II
Cornelia's sleeping room was large and airy. It had windows overlooking the sea—windows closed by the then extravagant luxury of panes of glass. When these were swung back the full sweep of the southwest wind poured its mild freshness into the room. The apartment was decorated and furnished with every taste and luxury. In one corner was the occupant's couch,—the frame inlaid with ivory and tortoise-shell, the mattress soft with the very choicest feathers of white German geese. Heaped on the cushion were gorgeous coverlets, of purple wool or even silk, and embroidered with elaborate figures, or covered with rare feather tapestry. Around the room were silver mirrors, chairs, divans, cabinets, dressers, and elegant tripods.

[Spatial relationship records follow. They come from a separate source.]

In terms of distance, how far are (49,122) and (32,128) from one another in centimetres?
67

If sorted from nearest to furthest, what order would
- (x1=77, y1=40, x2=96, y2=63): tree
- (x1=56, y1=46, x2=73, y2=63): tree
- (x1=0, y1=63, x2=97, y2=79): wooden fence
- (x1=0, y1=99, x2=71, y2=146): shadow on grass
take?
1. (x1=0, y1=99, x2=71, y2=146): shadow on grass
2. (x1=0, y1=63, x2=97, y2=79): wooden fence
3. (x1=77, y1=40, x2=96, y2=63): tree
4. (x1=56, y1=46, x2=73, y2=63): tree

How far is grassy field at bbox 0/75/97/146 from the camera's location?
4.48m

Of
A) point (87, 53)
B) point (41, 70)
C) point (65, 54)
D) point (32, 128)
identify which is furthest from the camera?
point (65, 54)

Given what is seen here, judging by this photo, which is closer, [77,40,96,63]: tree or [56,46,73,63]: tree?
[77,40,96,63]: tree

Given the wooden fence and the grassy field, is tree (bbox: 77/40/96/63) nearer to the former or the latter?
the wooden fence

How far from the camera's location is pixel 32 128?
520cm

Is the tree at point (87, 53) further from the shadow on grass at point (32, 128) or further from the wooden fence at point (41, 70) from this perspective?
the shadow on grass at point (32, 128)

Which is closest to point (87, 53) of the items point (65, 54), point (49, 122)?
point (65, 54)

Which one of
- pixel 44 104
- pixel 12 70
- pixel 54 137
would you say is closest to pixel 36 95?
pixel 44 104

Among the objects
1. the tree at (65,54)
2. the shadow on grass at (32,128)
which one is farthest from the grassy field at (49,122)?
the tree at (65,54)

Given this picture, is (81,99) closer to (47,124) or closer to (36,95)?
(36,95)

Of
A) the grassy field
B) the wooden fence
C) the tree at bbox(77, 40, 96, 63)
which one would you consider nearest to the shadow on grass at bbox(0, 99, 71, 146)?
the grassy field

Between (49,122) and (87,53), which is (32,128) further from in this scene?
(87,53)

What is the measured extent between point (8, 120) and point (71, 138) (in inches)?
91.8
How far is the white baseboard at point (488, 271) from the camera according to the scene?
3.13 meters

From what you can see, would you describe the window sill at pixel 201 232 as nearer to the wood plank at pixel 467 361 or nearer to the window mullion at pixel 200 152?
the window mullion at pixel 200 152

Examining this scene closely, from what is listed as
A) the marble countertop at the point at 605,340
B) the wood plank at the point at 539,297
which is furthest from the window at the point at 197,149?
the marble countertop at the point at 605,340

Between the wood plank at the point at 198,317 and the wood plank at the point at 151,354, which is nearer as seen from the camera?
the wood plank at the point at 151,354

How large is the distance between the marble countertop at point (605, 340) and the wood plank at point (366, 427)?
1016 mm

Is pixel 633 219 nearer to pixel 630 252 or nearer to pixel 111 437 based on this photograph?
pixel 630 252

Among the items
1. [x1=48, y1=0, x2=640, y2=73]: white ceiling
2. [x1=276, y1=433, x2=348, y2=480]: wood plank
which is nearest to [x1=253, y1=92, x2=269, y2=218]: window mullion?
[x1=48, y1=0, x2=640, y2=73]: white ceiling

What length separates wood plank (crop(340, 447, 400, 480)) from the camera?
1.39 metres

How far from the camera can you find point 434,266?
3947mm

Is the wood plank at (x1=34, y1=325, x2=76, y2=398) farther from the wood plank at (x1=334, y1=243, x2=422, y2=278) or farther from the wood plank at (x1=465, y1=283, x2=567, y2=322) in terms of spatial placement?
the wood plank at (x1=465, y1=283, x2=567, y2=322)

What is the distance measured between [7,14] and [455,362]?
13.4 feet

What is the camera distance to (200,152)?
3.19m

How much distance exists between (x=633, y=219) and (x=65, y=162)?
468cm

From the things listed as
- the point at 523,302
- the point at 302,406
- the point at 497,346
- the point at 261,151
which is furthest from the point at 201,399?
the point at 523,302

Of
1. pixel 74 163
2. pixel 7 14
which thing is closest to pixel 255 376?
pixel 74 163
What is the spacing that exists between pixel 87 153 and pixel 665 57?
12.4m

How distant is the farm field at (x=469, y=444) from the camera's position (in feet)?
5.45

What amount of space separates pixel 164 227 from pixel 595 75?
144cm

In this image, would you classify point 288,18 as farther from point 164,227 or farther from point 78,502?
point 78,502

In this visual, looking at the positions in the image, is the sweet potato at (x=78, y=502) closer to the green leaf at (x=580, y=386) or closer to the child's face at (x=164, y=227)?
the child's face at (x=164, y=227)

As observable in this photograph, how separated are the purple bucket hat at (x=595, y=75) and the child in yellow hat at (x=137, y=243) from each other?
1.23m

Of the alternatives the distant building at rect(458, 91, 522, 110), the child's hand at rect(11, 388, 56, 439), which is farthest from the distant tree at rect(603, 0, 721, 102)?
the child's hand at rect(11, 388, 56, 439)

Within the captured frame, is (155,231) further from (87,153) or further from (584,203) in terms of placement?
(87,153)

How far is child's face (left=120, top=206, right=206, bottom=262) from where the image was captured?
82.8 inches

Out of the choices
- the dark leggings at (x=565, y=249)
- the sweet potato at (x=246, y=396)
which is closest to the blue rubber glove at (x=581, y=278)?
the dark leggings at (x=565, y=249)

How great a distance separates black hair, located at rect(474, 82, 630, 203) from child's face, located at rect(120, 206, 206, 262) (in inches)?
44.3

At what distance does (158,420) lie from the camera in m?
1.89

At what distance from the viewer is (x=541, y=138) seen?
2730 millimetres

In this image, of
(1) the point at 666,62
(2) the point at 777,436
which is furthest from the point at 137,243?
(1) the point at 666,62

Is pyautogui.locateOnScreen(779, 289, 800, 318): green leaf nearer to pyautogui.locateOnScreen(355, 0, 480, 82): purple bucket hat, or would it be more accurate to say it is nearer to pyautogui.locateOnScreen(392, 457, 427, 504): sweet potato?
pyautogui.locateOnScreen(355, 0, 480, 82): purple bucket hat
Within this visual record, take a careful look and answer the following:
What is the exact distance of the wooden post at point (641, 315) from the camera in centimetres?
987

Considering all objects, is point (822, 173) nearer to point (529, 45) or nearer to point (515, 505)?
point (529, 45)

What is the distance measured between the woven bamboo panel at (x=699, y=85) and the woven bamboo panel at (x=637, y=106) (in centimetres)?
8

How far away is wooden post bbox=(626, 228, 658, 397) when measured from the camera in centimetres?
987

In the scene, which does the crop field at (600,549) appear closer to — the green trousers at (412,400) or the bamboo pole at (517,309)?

On one of the divans slept Artemisia, and just outside of the door one of the Gallic maids, whom Cornelia detested so heartily.
When Artemisia's curly head touched her pillow, its owner was fast asleep in an instant. When her patroness sank back on the cushions worth a king's ransom, Somnus, Hypnus, or whatever name the drowsy god may be called by, was far from present. Cornelia tossed on the pillows, tossed and cried softly to herself. The battle was too hard! She had tried: tried to be true to Drusus and her own higher aspirations. But there was some limit to her strength, and Cornelia felt that limit very near at hand. Earlier in the conflict with her uncle she had exulted in the idea that suicide was always in her power; now she trembled at the thought of death, at the thought of everything contained in the unlovely future. She did not want to die, to flicker out in nothingness, never to smile and never to laugh again. Why should she not be happy—rightly happy? Was she not a Cornelian, a Claudian, born to a position that a princess might enjoy? Was not wealth hers, and a fair degree of wit and a handsome face? Why then should she, the patrician maiden, eat her heart out, while close at hand Artemisia, poor little foundling Greek, was sleeping as sweetly as though people never grieved nor sorrows tore the soul?
Cornelia was almost angry with Artemisia for being thus oblivious to and shielded from calamity. So hot in fact did her indignation become against the innocent girl, that Cornelia herself began to smile at her own passion. And there was one thought very comforting to her pride.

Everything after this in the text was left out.